Is this one of your first relationships? Often the early relationships provide experience/training for future relationships but that is precisely why the earlier relationships fail but the thing is, sometimes you can't go back. I don't know if in this case you can...only he really knows that and from your previous posts it sounds like he doesn't seem to want to budge. I think the only thing you can do in that situation is to force yourself to stop trying to win him back. Force yourself to focus on other things and, at least for the momen give up on the dream you have of what the relationship was...chances are you have made it out to be a lot better than it was in your mind, which is natural but doen't really help you now. Dreaming about the past will only make you more hurt but you need to realize that moving on is part of life.

We move on from jobs, houses, boyfriends, and sometimes even friends but eventually what will happen is that you will be okay with it. You need to get to the point where you are okay being wihtout him before you can have any shot at working things out.

When someone breaks up with you and you want them back, they can ususally sense it and it can often drive them away when they are not ready or don't want to take you back. I've seen this time and time again that once that person looses that sense of security that you want them back no matter what, and sees that you are having a good life without them, it often changes the way they think about you.

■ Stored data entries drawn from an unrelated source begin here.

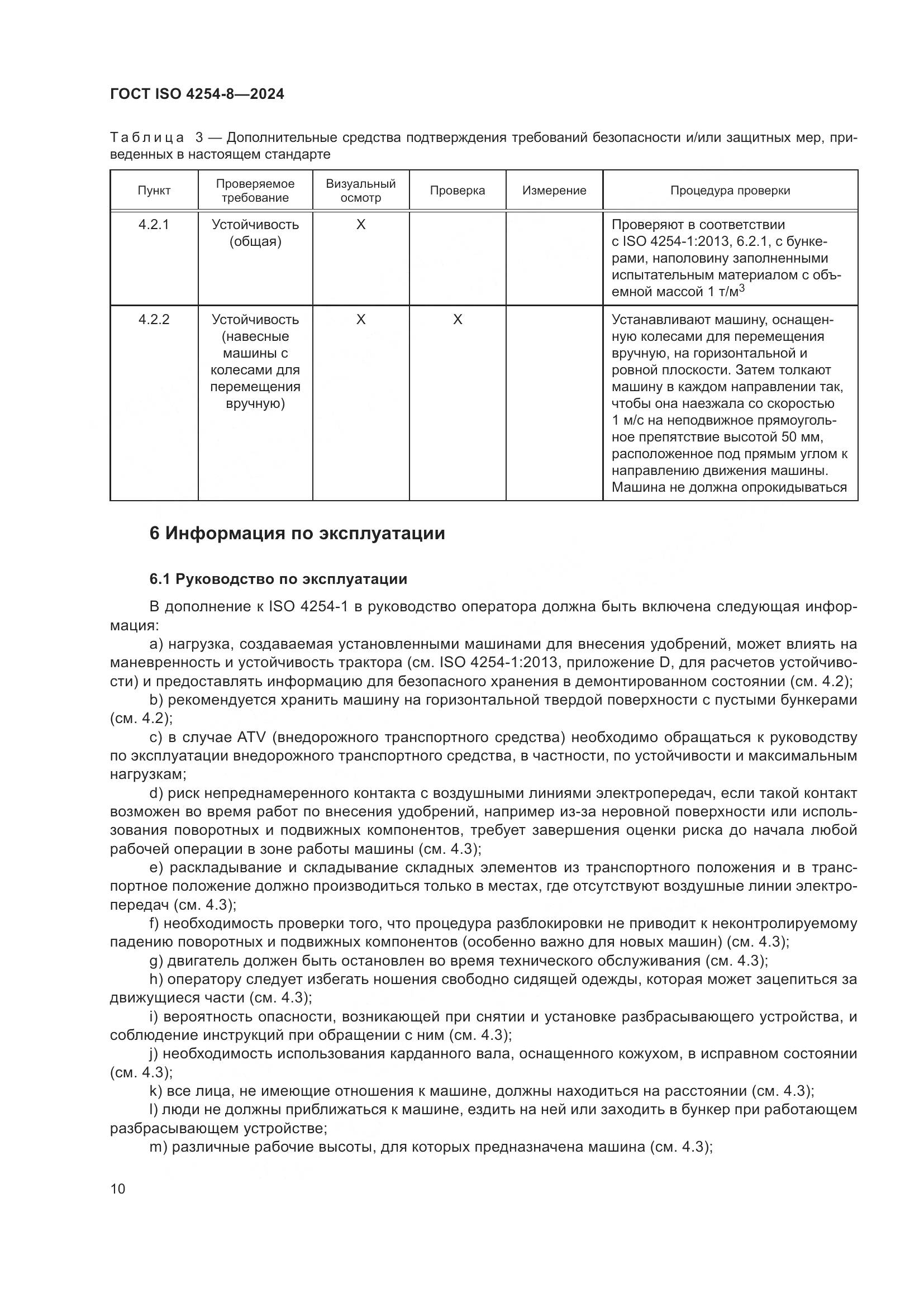 ГОСТ ISO 4254-8—2024

Таблица 3 — Дополнительные средства подтверждения требований безопасности и/или защитных мер, приведенных в настоящем стандарте

| Пункт | Проверяемое требование | Визуальный осмотр | Проверка | Измерение | Процедура проверки |
|---|---|---|---|---|---|
| 4.2.1 | Устойчивость (общая) | X | | | Проверяют в соответствии с ISO 4254-1:2013, 6.2.1, с бункерами, наполовину заполненными испытательным материалом с объемной массой 1 т/м$^3$ |
| 4.2.2 | Устойчивость (навесные машины с колесами для перемещения вручную) | X | X | | Устанавливают машину, оснащенную колесами для перемещения вручную, на горизонтальной и ровной плоскости. Затем толкают машину в каждом направлении так, чтобы она наезжала со скоростью 1 м/с на неподвижное прямоугольное препятствие высотой 50 мм, расположенное под прямым углом к направлению движения машины. Машина не должна опрокидываться |

6 Информация по эксплуатации

6.1 Руководство по эксплуатации

В дополнение к ISO 4254-1 в руководство оператора должна быть включена следующая информация:

a) нагрузка, создаваемая установленными машинами для внесения удобрений, может влиять на маневренность и устойчивость трактора (см. ISO 4254-1:2013, приложение D, для расчетов устойчивости) и предоставлять информацию для безопасного хранения в демонтированном состоянии (см. 4.2);

b) рекомендуется хранить машину на горизонтальной твердой поверхности с пустыми бункерами (см. 4.2);

c) в случае ATV (внедорожного транспортного средства) необходимо обращаться к руководству по эксплуатации внедорожного транспортного средства, в частности, по устойчивости и максимальным нагрузкам;

d) риск непреднамеренного контакта с воздушными линиями электропередач, если такой контакт возможен во время работ по внесения удобрений, например из-за неровной поверхности или использования поворотных и подвижных компонентов, требует завершения оценки риска до начала любой рабочей операции в зоне работы машины (см. 4.3);

e) раскладывание и складывание складных элементов из транспортного положения и в транспортное положение должно производиться только в местах, где отсутствуют воздушные линии электропередач (см. 4.3);

f) необходимость проверки того, что процедура разблокировки не приводит к неконтролируемому падению поворотных и подвижных компонентов (особенно важно для новых машин) (см. 4.3);

g) двигатель должен быть остановлен во время технического обслуживания (см. 4.3);

h) оператору следует избегать ношения свободно сидящей одежды, которая может зацепиться за движущиеся части (см. 4.3);

i) вероятность опасности, возникающей при снятии и установке разбрасывающего устройства, и соблюдение инструкций при обращении с ним (см. 4.3);

j) необходимость использования карданного вала, оснащенного кожухом, в исправном состоянии (см. 4.3);

k) все лица, не имеющие отношения к машине, должны находиться на расстоянии (см. 4.3);

l) люди не должны приближаться к машине, ездить на ней или заходить в бункер при работающем разбрасывающем устройстве;

m) различные рабочие высоты, для которых предназначена машина (см. 4.3);

10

You want him to think: hey, she doesn't need me, she's got a great life without me...and she has a lot going on for her without me...that's attractive and NOT: wow, she's so annoying, always asking for me back...she doesn't respect my desire not to be with her.

I don't want to give you false hope here...I'm not saying he will come back if you live your life and enjoy it...I'm saying live your life and enjoy it, period, without him because you will get to a point where you are 100% fulfilled without him and then you will be happy whether or not you ever see him again.